Prompt:
Write out the rows below word for word, starting at the line that contains "Relative to where" and continuing through the last line of the rows.

─── Record list ───

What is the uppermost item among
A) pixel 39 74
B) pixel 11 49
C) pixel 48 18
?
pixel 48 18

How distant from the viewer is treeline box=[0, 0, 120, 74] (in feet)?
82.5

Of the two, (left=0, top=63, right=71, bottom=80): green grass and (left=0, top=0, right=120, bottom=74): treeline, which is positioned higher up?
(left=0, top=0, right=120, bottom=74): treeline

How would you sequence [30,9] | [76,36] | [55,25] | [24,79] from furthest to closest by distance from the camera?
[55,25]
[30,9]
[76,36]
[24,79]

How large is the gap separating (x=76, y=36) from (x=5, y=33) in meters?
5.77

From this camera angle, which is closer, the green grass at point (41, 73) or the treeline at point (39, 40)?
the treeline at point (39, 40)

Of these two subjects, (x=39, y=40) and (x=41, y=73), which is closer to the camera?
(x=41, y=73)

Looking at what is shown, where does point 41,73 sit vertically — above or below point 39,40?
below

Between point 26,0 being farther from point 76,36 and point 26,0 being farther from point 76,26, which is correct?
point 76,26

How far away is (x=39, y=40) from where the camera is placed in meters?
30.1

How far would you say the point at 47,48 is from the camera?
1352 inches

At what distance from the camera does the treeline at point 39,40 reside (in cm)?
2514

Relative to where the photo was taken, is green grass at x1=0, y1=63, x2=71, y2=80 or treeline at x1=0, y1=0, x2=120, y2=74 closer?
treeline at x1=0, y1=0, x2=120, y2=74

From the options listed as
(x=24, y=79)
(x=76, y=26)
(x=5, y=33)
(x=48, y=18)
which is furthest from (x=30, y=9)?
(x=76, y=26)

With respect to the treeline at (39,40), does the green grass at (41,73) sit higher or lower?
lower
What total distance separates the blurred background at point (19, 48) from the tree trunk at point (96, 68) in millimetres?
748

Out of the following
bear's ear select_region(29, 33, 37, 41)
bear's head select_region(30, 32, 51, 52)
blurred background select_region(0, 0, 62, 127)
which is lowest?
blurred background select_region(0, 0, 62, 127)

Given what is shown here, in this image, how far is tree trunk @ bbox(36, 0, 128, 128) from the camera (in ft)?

───

Full answer:
Relative to where the photo was taken, is green grass at x1=0, y1=63, x2=71, y2=80 or treeline at x1=0, y1=0, x2=120, y2=74 closer?
treeline at x1=0, y1=0, x2=120, y2=74

From the options listed as
(x=24, y=79)
(x=76, y=26)
(x=5, y=33)
(x=48, y=18)
which is furthest from (x=30, y=9)?
(x=76, y=26)

With respect to the treeline at (39,40), does the green grass at (41,73) sit higher or lower?
lower
What total distance separates the blurred background at point (19, 48) from the tree trunk at point (96, 68) in millimetres?
748

Out of the following
bear's ear select_region(29, 33, 37, 41)
bear's head select_region(30, 32, 51, 52)
blurred background select_region(0, 0, 62, 127)
which is lowest?
blurred background select_region(0, 0, 62, 127)

Given what is shown here, in this image, how far is tree trunk @ bbox(36, 0, 128, 128) from the camera (in ft)?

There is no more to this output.